Don’t ask for a living wage or you’ll be replaced by an iPad

by David Atkins

This is an actual billboard in San Francisco:

Pando Daily has more on this:

Its message — that minimum wage increases will lead to service workers being replaced by apps — is continued on an accompanying website — BadIdeaCA — which claims to be “holding activists accountable for minimum wage consequences.”

So who the hell pays for billboards threatening waitstaff with redundancy if they demand a living wage? A bit of digging and clicking reveals that the campaign is backed by Employment Policies Institute, the conservative lobbying group which regularly campaigns on behalf of the restaurant industry.

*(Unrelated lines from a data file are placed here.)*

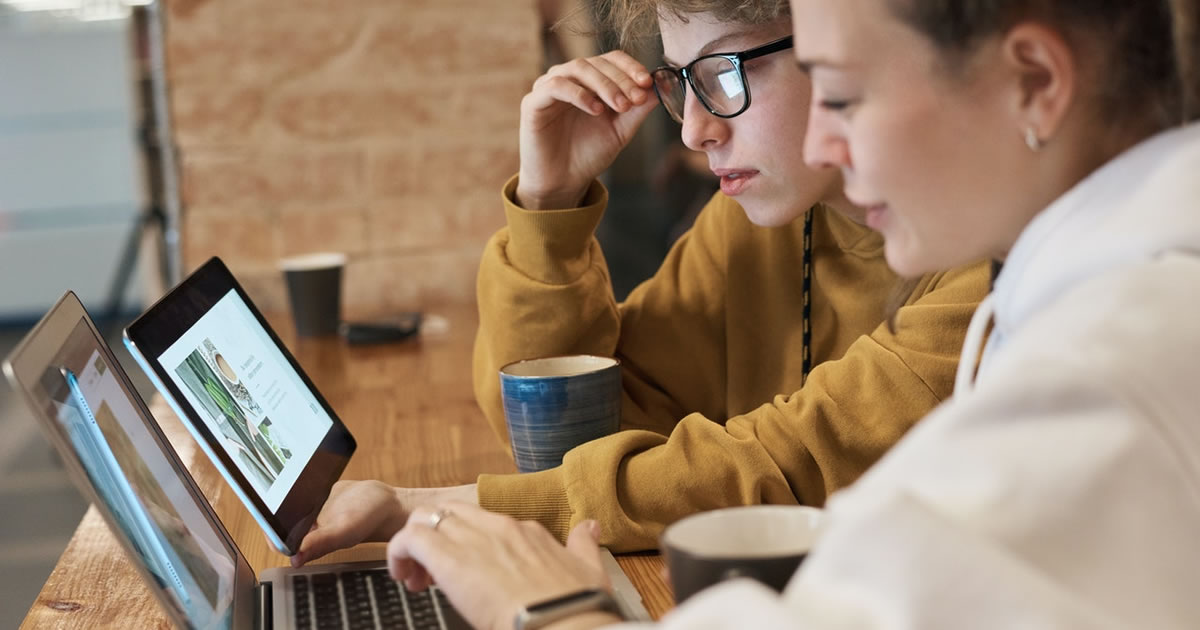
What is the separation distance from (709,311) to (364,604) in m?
0.64

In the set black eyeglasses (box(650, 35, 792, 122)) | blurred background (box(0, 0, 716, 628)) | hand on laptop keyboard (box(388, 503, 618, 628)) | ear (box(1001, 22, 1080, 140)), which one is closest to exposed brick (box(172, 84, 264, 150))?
blurred background (box(0, 0, 716, 628))

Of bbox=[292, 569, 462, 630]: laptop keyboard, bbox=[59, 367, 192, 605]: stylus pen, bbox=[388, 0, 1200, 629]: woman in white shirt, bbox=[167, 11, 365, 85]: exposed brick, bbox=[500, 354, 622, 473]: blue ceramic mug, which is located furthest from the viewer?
bbox=[167, 11, 365, 85]: exposed brick

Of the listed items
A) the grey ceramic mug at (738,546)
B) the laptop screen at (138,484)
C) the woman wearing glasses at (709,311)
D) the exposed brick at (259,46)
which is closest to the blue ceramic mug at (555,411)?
the woman wearing glasses at (709,311)

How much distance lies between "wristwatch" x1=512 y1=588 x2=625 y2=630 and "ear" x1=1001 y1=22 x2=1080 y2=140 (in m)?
0.36

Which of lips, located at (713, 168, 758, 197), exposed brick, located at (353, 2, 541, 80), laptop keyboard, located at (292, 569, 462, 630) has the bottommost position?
laptop keyboard, located at (292, 569, 462, 630)

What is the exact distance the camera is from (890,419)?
3.33 feet

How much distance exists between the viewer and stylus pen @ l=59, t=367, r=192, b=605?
733 mm

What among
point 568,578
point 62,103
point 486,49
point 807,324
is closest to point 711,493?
point 568,578

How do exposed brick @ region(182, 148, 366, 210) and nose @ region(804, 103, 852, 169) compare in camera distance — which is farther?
exposed brick @ region(182, 148, 366, 210)

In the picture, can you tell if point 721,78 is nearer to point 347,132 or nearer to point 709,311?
point 709,311

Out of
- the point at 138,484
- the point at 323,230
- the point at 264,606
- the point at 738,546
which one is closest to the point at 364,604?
the point at 264,606

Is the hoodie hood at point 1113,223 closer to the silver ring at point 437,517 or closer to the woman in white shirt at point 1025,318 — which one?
the woman in white shirt at point 1025,318

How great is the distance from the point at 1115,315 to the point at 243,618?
61cm

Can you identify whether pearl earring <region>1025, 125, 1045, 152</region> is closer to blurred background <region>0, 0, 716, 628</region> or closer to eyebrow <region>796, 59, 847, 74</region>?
eyebrow <region>796, 59, 847, 74</region>
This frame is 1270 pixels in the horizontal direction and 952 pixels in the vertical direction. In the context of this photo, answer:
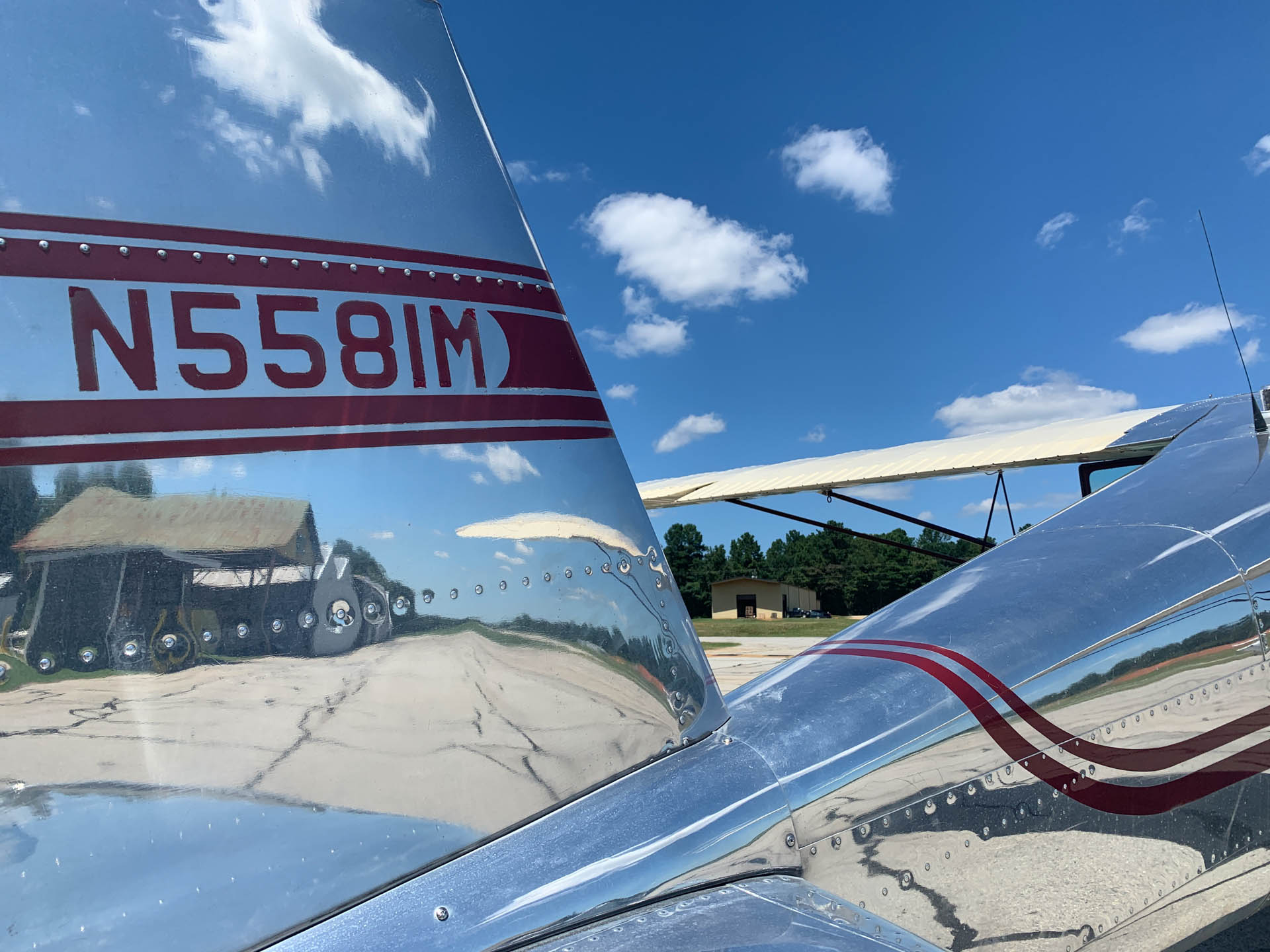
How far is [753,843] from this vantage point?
2.12 metres

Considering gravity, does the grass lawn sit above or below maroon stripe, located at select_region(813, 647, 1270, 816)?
below

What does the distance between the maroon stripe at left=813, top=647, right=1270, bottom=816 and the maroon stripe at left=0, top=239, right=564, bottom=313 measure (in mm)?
1639

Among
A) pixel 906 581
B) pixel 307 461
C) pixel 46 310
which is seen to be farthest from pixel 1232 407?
pixel 906 581

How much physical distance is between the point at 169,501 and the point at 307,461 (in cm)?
24

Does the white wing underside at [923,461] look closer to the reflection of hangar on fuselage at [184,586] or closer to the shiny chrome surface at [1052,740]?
the shiny chrome surface at [1052,740]

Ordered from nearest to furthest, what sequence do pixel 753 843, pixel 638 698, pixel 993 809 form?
pixel 638 698 → pixel 753 843 → pixel 993 809

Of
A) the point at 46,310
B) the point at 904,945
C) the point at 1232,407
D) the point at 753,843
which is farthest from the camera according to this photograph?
the point at 1232,407

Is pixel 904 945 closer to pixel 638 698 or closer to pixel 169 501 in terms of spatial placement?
pixel 638 698

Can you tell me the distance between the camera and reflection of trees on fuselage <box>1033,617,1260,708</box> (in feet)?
9.17

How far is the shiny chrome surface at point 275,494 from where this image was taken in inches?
55.2

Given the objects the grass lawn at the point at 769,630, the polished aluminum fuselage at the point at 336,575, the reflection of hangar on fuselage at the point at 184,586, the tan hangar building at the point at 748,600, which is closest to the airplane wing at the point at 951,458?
the polished aluminum fuselage at the point at 336,575

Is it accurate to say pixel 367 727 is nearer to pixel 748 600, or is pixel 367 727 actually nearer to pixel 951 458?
pixel 951 458

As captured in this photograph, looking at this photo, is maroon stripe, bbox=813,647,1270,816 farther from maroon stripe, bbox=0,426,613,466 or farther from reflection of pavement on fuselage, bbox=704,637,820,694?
reflection of pavement on fuselage, bbox=704,637,820,694

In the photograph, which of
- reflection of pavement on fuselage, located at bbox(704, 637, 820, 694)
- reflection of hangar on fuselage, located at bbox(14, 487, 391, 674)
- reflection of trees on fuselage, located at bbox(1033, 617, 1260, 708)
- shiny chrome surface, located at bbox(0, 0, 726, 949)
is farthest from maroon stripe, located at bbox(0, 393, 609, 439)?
reflection of pavement on fuselage, located at bbox(704, 637, 820, 694)
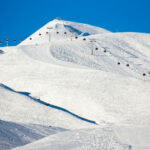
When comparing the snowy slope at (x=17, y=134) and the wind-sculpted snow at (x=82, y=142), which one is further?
the snowy slope at (x=17, y=134)

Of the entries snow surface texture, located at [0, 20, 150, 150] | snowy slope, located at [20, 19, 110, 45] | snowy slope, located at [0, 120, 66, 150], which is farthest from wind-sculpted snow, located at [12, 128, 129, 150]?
snowy slope, located at [20, 19, 110, 45]

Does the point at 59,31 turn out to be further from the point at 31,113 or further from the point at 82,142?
the point at 82,142

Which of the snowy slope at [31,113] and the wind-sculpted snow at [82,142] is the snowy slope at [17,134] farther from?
Result: the snowy slope at [31,113]

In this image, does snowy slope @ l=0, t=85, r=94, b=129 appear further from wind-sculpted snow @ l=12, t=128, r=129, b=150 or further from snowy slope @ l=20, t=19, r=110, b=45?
snowy slope @ l=20, t=19, r=110, b=45

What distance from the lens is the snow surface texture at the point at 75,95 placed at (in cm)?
1680

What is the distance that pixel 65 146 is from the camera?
14.1 m

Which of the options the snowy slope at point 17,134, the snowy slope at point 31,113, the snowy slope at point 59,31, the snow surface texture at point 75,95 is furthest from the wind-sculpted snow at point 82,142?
the snowy slope at point 59,31

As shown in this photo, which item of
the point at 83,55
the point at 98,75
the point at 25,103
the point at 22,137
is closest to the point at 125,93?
the point at 98,75

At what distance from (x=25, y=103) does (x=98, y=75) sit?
1026 cm

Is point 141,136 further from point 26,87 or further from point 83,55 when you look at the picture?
point 83,55

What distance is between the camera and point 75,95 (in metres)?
30.0

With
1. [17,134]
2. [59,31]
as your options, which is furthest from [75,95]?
[59,31]

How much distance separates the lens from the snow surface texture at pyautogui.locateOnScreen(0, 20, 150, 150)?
55.1 ft

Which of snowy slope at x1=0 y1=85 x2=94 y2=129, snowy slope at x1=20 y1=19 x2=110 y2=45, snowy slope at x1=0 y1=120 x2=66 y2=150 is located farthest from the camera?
snowy slope at x1=20 y1=19 x2=110 y2=45
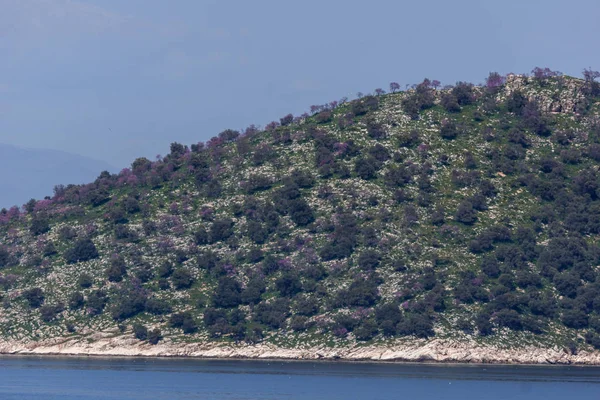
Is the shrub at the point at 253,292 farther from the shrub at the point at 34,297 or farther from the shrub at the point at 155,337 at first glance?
the shrub at the point at 34,297

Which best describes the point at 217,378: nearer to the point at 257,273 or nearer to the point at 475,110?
the point at 257,273

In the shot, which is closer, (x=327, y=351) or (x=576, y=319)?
(x=576, y=319)

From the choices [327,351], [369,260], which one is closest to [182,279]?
[369,260]

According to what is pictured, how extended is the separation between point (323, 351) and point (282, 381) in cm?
2397

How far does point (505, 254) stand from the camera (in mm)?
142625

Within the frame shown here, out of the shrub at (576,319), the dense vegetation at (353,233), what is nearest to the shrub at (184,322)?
the dense vegetation at (353,233)

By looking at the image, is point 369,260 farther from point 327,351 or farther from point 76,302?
point 76,302

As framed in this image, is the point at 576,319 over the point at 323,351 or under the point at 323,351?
over

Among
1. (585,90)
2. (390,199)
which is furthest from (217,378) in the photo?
(585,90)

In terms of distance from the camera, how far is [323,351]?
131 meters

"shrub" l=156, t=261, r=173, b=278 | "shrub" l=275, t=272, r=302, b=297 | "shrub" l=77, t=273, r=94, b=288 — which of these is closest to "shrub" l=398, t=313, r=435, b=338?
"shrub" l=275, t=272, r=302, b=297

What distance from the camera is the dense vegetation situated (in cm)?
13538

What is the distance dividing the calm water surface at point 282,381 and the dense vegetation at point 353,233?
10788 mm

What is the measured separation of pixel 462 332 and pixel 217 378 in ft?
115
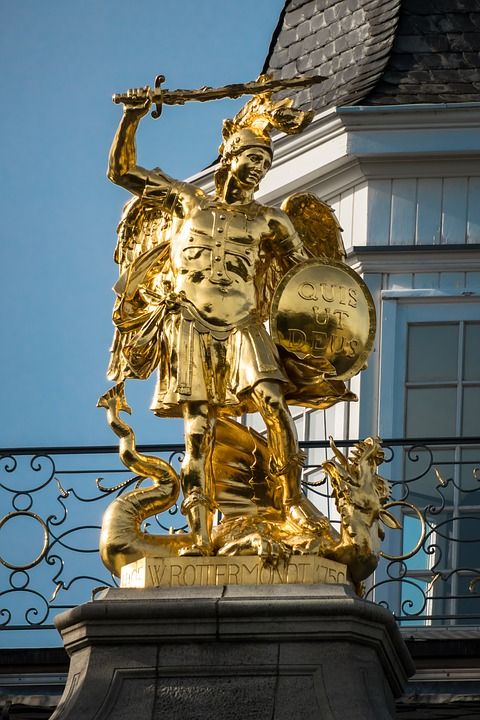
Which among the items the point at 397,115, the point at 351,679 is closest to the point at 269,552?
the point at 351,679

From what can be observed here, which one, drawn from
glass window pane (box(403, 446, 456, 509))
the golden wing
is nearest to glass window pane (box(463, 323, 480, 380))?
glass window pane (box(403, 446, 456, 509))

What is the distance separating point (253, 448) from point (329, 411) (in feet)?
13.6

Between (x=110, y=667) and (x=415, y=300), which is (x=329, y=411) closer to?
(x=415, y=300)

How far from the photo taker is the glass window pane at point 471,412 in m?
16.6

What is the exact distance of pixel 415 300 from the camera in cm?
1702

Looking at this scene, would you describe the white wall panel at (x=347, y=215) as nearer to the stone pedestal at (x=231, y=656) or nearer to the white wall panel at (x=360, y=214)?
the white wall panel at (x=360, y=214)

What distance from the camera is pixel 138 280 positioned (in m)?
12.9

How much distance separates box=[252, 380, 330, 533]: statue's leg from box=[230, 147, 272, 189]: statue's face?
1115mm

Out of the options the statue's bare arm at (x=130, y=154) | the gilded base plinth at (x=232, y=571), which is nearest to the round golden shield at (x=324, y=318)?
the statue's bare arm at (x=130, y=154)

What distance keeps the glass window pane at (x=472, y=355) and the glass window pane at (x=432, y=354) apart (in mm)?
70

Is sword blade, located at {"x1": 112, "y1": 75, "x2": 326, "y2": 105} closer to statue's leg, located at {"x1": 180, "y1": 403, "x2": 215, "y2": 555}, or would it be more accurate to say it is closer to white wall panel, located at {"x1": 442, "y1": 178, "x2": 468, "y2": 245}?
statue's leg, located at {"x1": 180, "y1": 403, "x2": 215, "y2": 555}

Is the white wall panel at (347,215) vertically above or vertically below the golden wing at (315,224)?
above

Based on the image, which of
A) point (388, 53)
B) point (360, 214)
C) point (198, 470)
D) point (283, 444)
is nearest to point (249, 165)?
point (283, 444)

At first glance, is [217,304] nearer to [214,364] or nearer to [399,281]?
[214,364]
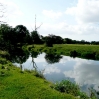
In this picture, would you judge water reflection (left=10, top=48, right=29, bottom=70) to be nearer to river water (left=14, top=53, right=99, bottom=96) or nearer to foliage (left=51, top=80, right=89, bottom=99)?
river water (left=14, top=53, right=99, bottom=96)

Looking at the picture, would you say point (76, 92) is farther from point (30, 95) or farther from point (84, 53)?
point (84, 53)

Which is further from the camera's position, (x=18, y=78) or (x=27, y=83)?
(x=18, y=78)

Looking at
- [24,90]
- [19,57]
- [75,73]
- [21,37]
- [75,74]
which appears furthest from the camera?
[21,37]

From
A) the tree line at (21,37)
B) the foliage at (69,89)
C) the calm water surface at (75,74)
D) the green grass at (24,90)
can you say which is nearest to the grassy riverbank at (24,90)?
the green grass at (24,90)

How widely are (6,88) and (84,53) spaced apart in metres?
56.2

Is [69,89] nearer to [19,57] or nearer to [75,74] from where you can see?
[75,74]

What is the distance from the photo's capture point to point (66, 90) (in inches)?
589

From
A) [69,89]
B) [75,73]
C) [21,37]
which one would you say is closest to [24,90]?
[69,89]

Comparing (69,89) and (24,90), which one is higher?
(24,90)

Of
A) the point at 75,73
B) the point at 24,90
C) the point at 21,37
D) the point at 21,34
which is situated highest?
the point at 21,34

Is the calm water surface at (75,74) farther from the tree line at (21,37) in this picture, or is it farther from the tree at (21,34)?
the tree at (21,34)

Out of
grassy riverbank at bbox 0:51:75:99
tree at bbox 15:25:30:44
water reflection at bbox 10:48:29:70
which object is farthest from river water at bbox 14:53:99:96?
tree at bbox 15:25:30:44

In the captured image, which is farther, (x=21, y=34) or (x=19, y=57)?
(x=21, y=34)

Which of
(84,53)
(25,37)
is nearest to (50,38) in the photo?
(25,37)
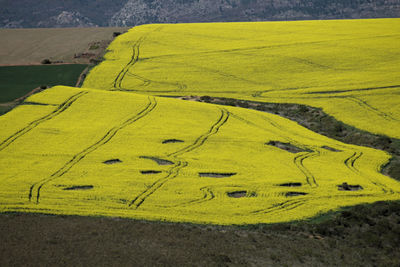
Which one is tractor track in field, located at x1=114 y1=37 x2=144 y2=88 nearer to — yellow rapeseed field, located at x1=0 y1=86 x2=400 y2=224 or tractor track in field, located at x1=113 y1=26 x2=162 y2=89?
tractor track in field, located at x1=113 y1=26 x2=162 y2=89

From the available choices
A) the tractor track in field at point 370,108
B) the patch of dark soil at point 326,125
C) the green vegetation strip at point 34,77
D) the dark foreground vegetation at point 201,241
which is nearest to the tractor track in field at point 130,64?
the green vegetation strip at point 34,77

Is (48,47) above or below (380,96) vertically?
above

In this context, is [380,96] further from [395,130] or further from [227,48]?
[227,48]

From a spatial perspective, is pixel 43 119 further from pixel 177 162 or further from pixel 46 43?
pixel 46 43

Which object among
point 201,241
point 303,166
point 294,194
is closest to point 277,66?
point 303,166

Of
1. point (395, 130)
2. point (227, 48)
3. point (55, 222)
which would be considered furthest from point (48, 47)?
point (55, 222)

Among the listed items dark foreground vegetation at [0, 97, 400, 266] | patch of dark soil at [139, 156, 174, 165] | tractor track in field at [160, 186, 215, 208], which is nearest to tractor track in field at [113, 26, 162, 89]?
patch of dark soil at [139, 156, 174, 165]
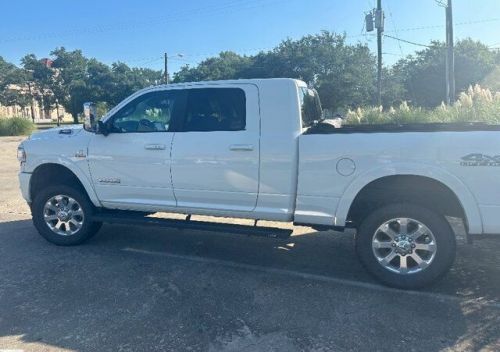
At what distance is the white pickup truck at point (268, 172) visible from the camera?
3844 mm

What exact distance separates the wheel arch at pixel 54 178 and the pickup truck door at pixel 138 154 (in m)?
0.25

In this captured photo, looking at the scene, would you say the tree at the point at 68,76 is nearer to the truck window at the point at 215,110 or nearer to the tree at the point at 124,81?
the tree at the point at 124,81

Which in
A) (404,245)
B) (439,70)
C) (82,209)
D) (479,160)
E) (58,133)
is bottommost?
(404,245)

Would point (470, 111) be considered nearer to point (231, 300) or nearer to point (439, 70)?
point (231, 300)

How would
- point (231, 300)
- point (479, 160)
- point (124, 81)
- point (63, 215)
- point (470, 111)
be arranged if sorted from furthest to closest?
point (124, 81) < point (470, 111) < point (63, 215) < point (231, 300) < point (479, 160)

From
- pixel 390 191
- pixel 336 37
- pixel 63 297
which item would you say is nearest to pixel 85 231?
pixel 63 297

So, this is obviously disgusting on the part of the restaurant industry and its flacks. But it’s worth noting that restaurants are already beginning to replace servers with tablets.

There are a lot of progressives out there who are very hostile to the idea that mechanization of jobs has had a huge impact on the workforce and will increasingly do so in the future. It runs against the narrative that the entirety of the screwing over of the middle class was a pure product of Reaganomics and political decisions to benefit the rich, and the correlated narrative that we really can return to the economy of the mid-twentieth century if we only go back to the old tax rates and trade deals.

The fact remains that within one year a bunch of server jobs will be gone because restaurants will replace order-taking with tablets. Within a decade or two we won’t need truck or cab drivers anymore. IBM can already diagnose cancer five times better than doctors. The flattening of the teaching profession will continue apace as the technology and techniques behind MOOCs continue to improve. 3D printing will render much of what manufacturing remains obsolete. Anything requiring mid-level management or analysis will be done better by computer within two decades at the max, and probably sooner.

Pushing for a higher minimum wage is important. But ultimately we’re going to have to decouple human dignity from “having a job.” There just won’t be enough jobs to go around, and tweaking the tax rates of super-wealthy just won’t cut it at a certain point.